[Aim of the task]
Quote the entries in full, character for character, without their images.

[Data in this exercise]
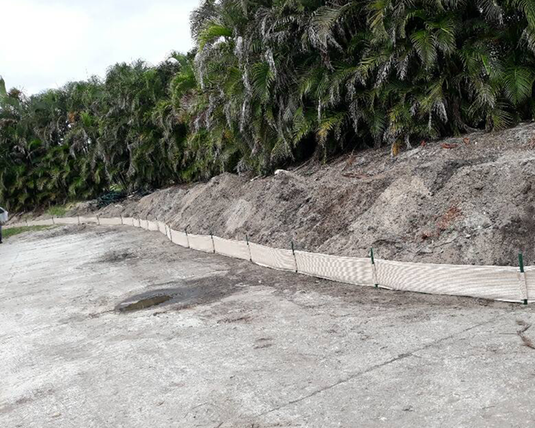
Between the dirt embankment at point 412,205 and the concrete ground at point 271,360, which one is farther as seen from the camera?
the dirt embankment at point 412,205

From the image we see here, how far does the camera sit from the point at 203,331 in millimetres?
7723

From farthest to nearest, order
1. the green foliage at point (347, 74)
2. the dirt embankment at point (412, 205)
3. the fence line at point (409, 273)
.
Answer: the green foliage at point (347, 74) < the dirt embankment at point (412, 205) < the fence line at point (409, 273)

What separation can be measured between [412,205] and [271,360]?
536 cm

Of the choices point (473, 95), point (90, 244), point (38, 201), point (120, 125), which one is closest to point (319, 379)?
point (473, 95)

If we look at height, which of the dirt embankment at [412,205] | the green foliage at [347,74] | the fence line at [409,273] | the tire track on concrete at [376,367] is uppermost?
the green foliage at [347,74]

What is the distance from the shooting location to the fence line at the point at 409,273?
275 inches

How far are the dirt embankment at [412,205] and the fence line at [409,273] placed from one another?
0.71 meters

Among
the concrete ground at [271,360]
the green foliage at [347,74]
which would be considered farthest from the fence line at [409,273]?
the green foliage at [347,74]

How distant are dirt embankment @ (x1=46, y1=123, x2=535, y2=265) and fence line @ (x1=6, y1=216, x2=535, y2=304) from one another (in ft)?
2.34

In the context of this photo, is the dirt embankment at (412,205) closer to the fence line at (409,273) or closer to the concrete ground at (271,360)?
the fence line at (409,273)

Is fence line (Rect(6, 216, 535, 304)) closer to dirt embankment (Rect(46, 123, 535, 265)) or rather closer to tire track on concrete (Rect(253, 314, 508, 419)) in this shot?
tire track on concrete (Rect(253, 314, 508, 419))

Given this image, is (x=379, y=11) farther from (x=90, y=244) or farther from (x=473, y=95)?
(x=90, y=244)

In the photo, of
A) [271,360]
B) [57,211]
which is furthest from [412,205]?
[57,211]

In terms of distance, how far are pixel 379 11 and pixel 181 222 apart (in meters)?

[Response for this exercise]
Between the dirt embankment at point 412,205 and the concrete ground at point 271,360, which one is farther as seen from the camera?
the dirt embankment at point 412,205

From the image we see here, how far does the camera sit from the point at 203,331 in millimetres?
7723

From farthest to nearest, order
1. the green foliage at point (347, 74)
2. the dirt embankment at point (412, 205)
3. the fence line at point (409, 273)
.
Answer: the green foliage at point (347, 74) < the dirt embankment at point (412, 205) < the fence line at point (409, 273)

What separation can be measured between [412,205] and [271,360]?
536 cm

Of the choices point (473, 95), point (90, 244), point (38, 201), point (120, 125), which one is closest to point (319, 379)?
point (473, 95)

If we look at height, which of the dirt embankment at [412,205] | the green foliage at [347,74] | the fence line at [409,273] | the tire track on concrete at [376,367] is uppermost?
the green foliage at [347,74]

What is the distance from the shooting location to the fence line at the point at 409,273?
275 inches

How far are the dirt embankment at [412,205] and the fence line at [409,273] placed from one another?
0.71 meters

Among
the concrete ground at [271,360]
the green foliage at [347,74]
which would be considered farthest from the fence line at [409,273]?
the green foliage at [347,74]

How distant are dirt embankment @ (x1=46, y1=123, x2=535, y2=265) and fence line @ (x1=6, y1=216, x2=535, y2=304) from one another (in ft)?
2.34

In the context of this photo, is the dirt embankment at (412,205) closer to the fence line at (409,273) or closer to the concrete ground at (271,360)?
the fence line at (409,273)

Is fence line (Rect(6, 216, 535, 304)) closer to dirt embankment (Rect(46, 123, 535, 265)) or rather closer to tire track on concrete (Rect(253, 314, 508, 419)) in this shot?
tire track on concrete (Rect(253, 314, 508, 419))

Given this image, is (x=379, y=11) farther from (x=90, y=244) or farther from (x=473, y=95)?
(x=90, y=244)

In the photo, of
A) [271,360]
B) [57,211]
which is furthest from [412,205]?
[57,211]

In terms of distance, how far are pixel 379 11 and pixel 181 222 apart (in meters)?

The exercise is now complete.